HUNTINGTON BEACH — A police academy program beginning this fall at Golden West College will help to dramatically change police work by producing a more sensitive, proactive and independent patrol officer, experts say.
Instructors in the Community-Oriented Policing Pilot Program will emphasize crime deterrence, devising plans to tackle neighborhood problems and defuse volatile situations without the use of force.
Police hope that the new program, which begins in October with 45 trainees, spreads nationwide in order to change years of traditional instruction methods.
"We still train officers to react. Now, we want to train them to be proactive, analytical people in the community," said Tustin Police Chief W. Douglas Franks, one of five Orange County police chiefs who helped design the curriculum, along with Golden West instructors and the state commission on Peace Officer Standards and Training.
"I believe (the new program) will be the platform for major change in (teaching) law enforcement in the state of California. The nuts and bolts of training law enforcement officers has not changed much in 25 years. But requirements and demands have changed, so we have to change," Franks said.
Golden West will be the first in the state to offer the program, which will extend instruction 160 hours for a total of more than 900 hours, or about 20 weeks.
The program includes the 40 state-required courses, such as report writing, law, evidence gathering and the use of firearms.
It also will require students to study underlying causes of crime, cultural diversity, problem solving, organizational philosophies and "verbal judo," a technique designed to help officers deal with confrontational people and tense situations with voice commands, said Hugh Foster, director of the Golden West College Criminal Justice Training Center.
Some of the classroom instruction will deal with subjects rarely discussed in a formal manner. For example, the students will study how to manage fear.
"Law enforcement officers are subject to a great deal of fear they have to handle," Foster said. "Many times it can be a situation where they are in fear for their lives. To manage fear and emotion in an aggravated arrest situation or in a pursuit, obviously that is stressful and those are things we now talk about proactively."
In addition, for the first time, students will be required to go on "ride-alongs," where they will observe officers using some of the techniques taught in the classroom and then write a report, Foster said.
Instructors and county police chiefs, who worked for months to finalize the course work, will review the program and may make changes, Franks said.
"We fully expect many, many changes to be made after the first class and have it be an evolving process. . . . This really is an evolution in education and training, not just a new technique."
The program can cost students about $3,000.
Instructors want the academy studies to convey the message that officers should "think for yourself and take a risk," Franks said.
"We're really telling the police officer we want you to make the decision in the field, make the decision of what they are going to be doing in that community rather than have a lieutenant tell them how to act in that community," he said.

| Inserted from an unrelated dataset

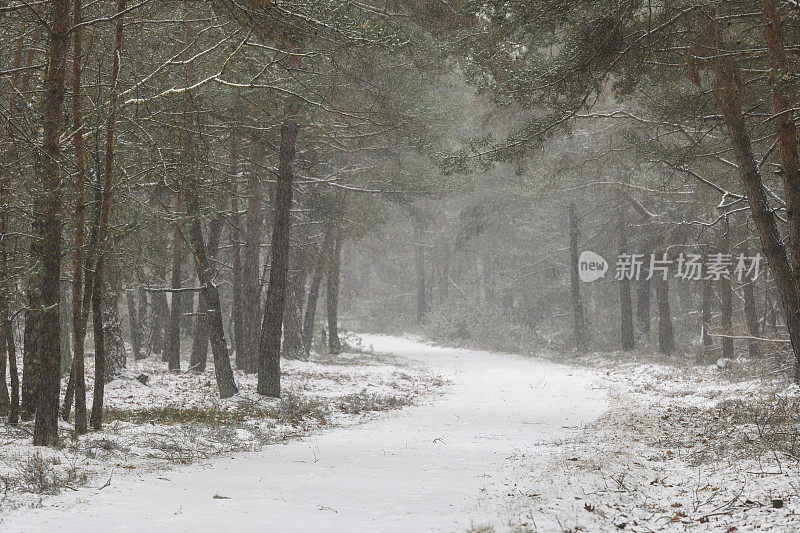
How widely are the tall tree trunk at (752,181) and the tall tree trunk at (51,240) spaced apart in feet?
27.0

To those who are police officers, it may send another message.
"Personally, I think it's telling us we need to rethink all ways of policing," said Westminster Police Chief James Cook. "We have new populations to serve now. We have more budget restrictions now. And community-oriented policing lends itself to bringing people from neighborhoods in and seeks cooperation, and hopefully we can put an end to some of these problems."
The new classes came about partly in response to budgetary restraints among police departments, officials said.
Huntington Beach Police Chief Ronald E. Lowenberg said: "There is nothing wrong with the traditional way of training police officers, and an awful lot of what we talk about in community policing is a throwback to the good old days" when officers walked the neighborhood beat.
But, "especially in this day and age when the resources are becoming increasingly strained, we have to work smarter," said Lowenberg, who helped devise the new curriculum.